**Exercise passage**
⁂

Note 303 page 153. Cervia is a little town on the Adriatic (between Ravenna and Rimini). A Dominican, Tommaso Cattanei, was bishop of the diocese from 1486 to 1509. The pope referred to in the text was Julius II.
Note 304 page 155. ‘Montefiore Inn’ was a proverbial expression for a bad hostelry. The rustic inns of Italy at this period were usually wretched and for the most part kept by Germans.
Note 305 page 156. One ANDREA CASTILLO was secretary to Leo X, and died in 1545.
Note 306 page 156. Cian identifies this CARDINAL BORGIA as the Francesco (born 1441; died 1511) who was raised to the purple by Alexander VI, and s’ known as a schismatic.
Note 307 page 156. The modern form of _ballatore_ is _ballerino_. Although the distinction is not free from doubt, there seems to be reason for believing that _danzare_ was the term applied to the more stately forms of dance, while _ballare_ was reserved for more animated movements. See note 147.
Note 308 page 157. The Bergamasque was and still is regarded as the rudest and most rustic of the Italian dialects.
Note 309 page 157. Except as applied to a small Tuscan stream or torrent (flowing near Acquapendente and Orvieto, and finally tributary to the Tiber), the name Paglia does not occur in modern Italian geography. In his autobiography, Cellini mentions crossing the little stream on his first journey from Siena to Rome. Later in the 16th century, Montaigne records (in his diary of a trip into Italy) having spent the night at “_La Paille_” (Italian, _Paglia_), and describes it as “a small village of five or six houses at the foot of several barren and ill-favoured mountains.”

⁂

**Given entries**
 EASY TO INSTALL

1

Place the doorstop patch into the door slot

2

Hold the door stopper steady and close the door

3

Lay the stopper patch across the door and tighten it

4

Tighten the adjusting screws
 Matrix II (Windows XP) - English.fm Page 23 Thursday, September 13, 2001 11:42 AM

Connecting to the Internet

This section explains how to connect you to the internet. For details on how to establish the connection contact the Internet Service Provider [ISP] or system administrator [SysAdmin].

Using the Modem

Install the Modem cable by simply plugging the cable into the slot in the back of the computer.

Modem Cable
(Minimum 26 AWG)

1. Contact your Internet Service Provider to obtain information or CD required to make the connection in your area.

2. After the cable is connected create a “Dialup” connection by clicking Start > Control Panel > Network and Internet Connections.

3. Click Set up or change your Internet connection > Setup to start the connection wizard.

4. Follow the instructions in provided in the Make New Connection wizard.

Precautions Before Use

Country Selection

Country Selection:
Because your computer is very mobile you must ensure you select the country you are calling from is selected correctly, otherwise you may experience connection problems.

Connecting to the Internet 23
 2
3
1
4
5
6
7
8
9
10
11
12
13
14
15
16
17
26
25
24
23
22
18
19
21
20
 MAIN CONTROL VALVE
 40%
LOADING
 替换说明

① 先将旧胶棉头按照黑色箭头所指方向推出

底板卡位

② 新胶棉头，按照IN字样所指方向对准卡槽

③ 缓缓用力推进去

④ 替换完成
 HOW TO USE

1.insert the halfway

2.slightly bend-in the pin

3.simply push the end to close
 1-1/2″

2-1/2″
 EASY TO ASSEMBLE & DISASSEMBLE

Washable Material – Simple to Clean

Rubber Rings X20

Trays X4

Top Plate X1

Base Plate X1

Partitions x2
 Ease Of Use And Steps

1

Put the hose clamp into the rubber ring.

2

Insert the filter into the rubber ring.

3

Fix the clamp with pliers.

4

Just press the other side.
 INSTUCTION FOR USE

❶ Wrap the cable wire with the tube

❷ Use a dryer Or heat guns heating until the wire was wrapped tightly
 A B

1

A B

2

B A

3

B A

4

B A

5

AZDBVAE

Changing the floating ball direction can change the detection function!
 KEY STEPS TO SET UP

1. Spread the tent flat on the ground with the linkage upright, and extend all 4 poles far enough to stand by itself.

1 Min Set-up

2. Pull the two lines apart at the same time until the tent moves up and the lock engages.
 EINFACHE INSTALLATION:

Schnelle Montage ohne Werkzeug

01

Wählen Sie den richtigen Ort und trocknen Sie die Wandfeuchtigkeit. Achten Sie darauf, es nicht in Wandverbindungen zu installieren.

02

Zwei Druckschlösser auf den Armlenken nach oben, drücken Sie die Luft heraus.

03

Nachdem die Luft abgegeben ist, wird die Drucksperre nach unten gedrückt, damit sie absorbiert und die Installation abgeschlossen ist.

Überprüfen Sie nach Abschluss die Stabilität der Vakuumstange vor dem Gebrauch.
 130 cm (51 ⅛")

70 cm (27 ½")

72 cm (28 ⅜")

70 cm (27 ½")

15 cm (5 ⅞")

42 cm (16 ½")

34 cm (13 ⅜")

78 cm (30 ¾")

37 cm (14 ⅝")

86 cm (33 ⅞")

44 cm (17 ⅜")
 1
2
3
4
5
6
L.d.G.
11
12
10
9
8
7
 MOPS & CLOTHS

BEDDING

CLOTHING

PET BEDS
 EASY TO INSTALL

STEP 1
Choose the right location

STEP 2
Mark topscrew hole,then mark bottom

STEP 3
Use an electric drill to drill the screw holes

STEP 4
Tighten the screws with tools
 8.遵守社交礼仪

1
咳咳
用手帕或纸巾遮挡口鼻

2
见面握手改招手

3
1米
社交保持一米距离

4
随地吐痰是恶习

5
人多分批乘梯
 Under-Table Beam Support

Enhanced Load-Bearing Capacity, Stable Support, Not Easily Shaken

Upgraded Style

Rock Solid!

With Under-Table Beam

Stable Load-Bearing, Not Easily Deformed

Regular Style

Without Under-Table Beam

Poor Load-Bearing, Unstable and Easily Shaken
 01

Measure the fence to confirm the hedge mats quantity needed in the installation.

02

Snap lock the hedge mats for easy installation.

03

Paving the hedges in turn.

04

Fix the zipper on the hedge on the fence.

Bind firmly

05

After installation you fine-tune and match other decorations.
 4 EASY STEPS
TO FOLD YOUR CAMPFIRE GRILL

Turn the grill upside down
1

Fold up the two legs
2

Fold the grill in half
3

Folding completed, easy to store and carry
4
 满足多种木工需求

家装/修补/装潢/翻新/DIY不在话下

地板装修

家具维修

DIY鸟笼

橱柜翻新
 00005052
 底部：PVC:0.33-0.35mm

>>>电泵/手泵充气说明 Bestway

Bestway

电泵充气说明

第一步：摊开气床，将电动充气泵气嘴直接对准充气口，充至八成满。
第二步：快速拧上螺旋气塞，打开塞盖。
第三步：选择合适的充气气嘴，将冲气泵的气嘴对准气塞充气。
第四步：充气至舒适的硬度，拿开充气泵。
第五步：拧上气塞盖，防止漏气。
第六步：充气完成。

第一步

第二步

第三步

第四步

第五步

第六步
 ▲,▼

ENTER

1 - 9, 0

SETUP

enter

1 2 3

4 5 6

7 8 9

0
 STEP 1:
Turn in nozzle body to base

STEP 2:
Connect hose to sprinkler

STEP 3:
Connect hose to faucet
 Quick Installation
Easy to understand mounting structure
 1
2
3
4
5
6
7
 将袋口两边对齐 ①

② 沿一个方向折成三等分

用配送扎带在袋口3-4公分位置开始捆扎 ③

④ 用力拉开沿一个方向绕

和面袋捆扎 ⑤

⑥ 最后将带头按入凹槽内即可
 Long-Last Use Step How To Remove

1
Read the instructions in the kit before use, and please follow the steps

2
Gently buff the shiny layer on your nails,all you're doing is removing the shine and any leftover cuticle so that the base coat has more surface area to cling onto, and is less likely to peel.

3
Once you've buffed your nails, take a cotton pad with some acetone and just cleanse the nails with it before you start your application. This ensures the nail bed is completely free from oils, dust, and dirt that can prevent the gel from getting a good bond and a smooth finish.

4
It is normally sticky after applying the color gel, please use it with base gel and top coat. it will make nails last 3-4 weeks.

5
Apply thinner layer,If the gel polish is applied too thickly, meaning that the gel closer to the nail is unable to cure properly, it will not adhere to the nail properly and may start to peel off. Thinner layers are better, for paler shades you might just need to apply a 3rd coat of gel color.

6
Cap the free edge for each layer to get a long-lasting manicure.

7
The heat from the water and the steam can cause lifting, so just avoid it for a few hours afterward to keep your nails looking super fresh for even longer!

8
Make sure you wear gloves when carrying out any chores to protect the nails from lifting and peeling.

⁂

**Instructions for the task**
Answer these questions from the notes:
1. Who was bishop of the diocese of Cervia from 1486 to 1509?
2. Which Italian dialect is regarded as the rudest and most rustic?
3. According to Montaigne, how many houses made up the village of "La Paille"?
The records are separate from the notes and are unrelated to them.

**Answer area**
1. Tommaso Cattanei, a Dominican.
2. The Bergamasque.
3. Five or six.